JavaScriptで文字列の配列を大文字・小文字を区別せずに部分一致でフィルタリングする方法
JavaScriptでは、filter()メソッドとtoLowerCase()を組み合わせることで、大文字・小文字を区別しない部分一致検索を簡単に実装できます。本記事では、オブジェクトの配列から特定の名前を検索する具体例を通じて、その手順を詳しく解説します。
1. 検索対象となる配列を用意する
まずは、学生情報を格納したオブジェクトの配列を作成しましょう。各オブジェクトには「studentName」というプロパティが含まれています。あえて大文字・小文字が混在したデータにしている点に注目してください。
let studentDetails =
[
{studentName: "John Smith"},
{studentName: "john smith"},
{studentName: "Carol Taylor"}
];このように、同じ名前でも表記ゆれ(大文字・小文字の違い)があるデータは実際の開発でもよく見られます。そこで、検索時に大文字・小文字の違いを無視できる仕組みが必要になります。
2. filter() と toLowerCase() で大文字・小文字を無視してマッチさせる
大文字・小文字を区別せずに部分文字列をマッチさせるには、以下のアプローチを使用します。
- filter():条件を満たす要素だけを抽出して新しい配列を返す
- toLowerCase():文字列をすべて小文字に変換し、表記ゆれを吸収する
具体的には、配列側の名前と検索キーワードの両方をtoLowerCase()で小文字化してから比較することで、大文字・小文字の違いに関係なくマッチさせることができます。
サンプルコード
let studentDetails =
[
{studentName: "John Smith"},
{studentName: "john smith"},
{studentName: "Carol Taylor"}
];
var searchName = "John Smith";
console.log(studentDetails.filter(obj =>
obj.studentName.toLowerCase().indexOf(searchName.toLowerCase()) >= 0));このコードでは、indexOf()の戻り値が0以上であれば部分文字列として一致していることを意味します。
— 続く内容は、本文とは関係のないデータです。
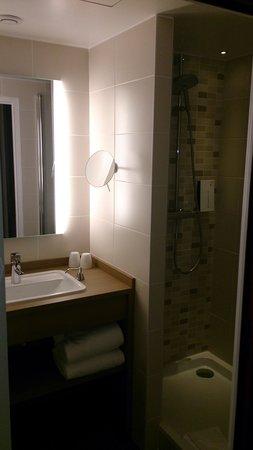 Golden Tulip Lyon Eurexpo : Salle de bain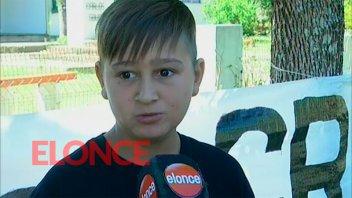 Triste relato del niño que lucha contra los fumigadores montado en su caballo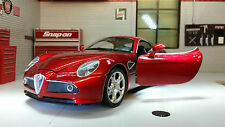 Alfa 8C Competizione Coupe 1:24 Scale Welly 2006 Diecast Detailed Engine Model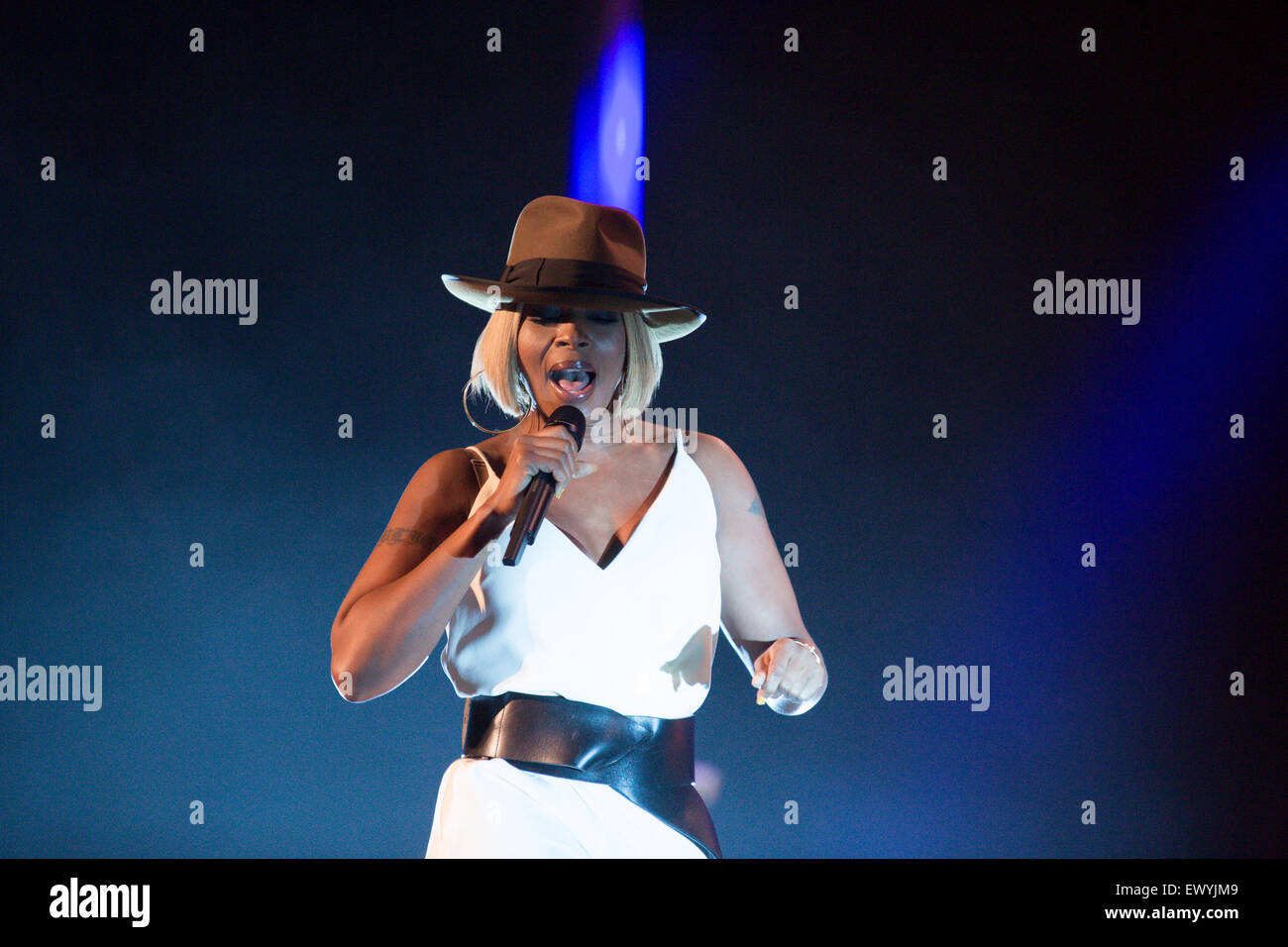 02 Apollo, Manchester, UK,  2, July, 2015. Mary J Blige performs live on stage in Manchester UK on the opening night - Stock Image
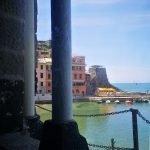 Dalla bifora di Santa Margherita di Antiochia a Vernazza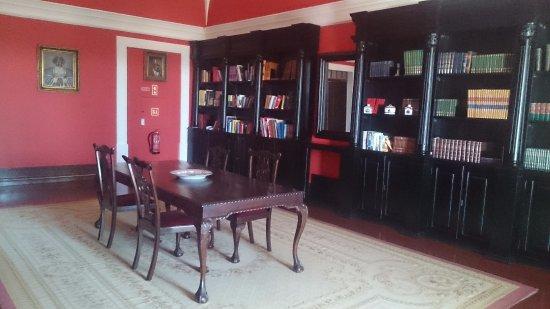Convento do Espinheiro, A Luxury Collection Hotel & Spa: Library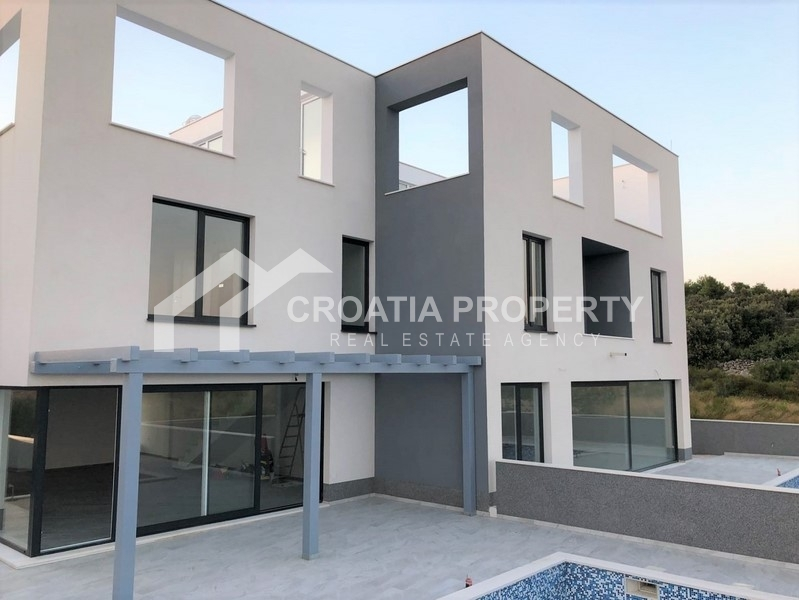 neugebauten villen sch ne lokation rogoznica immobilien in kroatien. Black Bedroom Furniture Sets. Home Design Ideas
一致した要素のみが新しい配列として返されます。
3. プログラムの実行方法
上記のプログラムを実行するには、Node.jsを使って以下のコマンドを入力します。
node fileName.js
ここでは、ファイル名を demo55.js として保存しています。
4. 実行結果
プログラムを実行すると、次のような出力が得られます。
PS C:\Users\Amit\JavaScript-code> node demo55.js
[ { studentName: 'John Smith' }, { studentName: 'john smith' } ]5. 結果のポイント
出力結果を見ると、「John Smith」と「john smith」の2件がマッチしています。「Carol Taylor」は検索キーワードに含まれないため除外されています。
このように、toLowerCase()で両者を小文字に統一してから比較することで、大文字・小文字の違いを気にせず柔軟な部分一致検索が可能になります。
補足:よりモダンな書き方
indexOf()の代わりに、ES6で導入されたincludes()メソッドを使うと、より直感的に記述できます。
console.log(studentDetails.filter(obj =>
obj.studentName.toLowerCase().includes(searchName.toLowerCase())));どちらの書き方でも結果は同じですが、includes()の方が「含まれているかどうか」という意図が明確に伝わるため、可読性の面でおすすめです。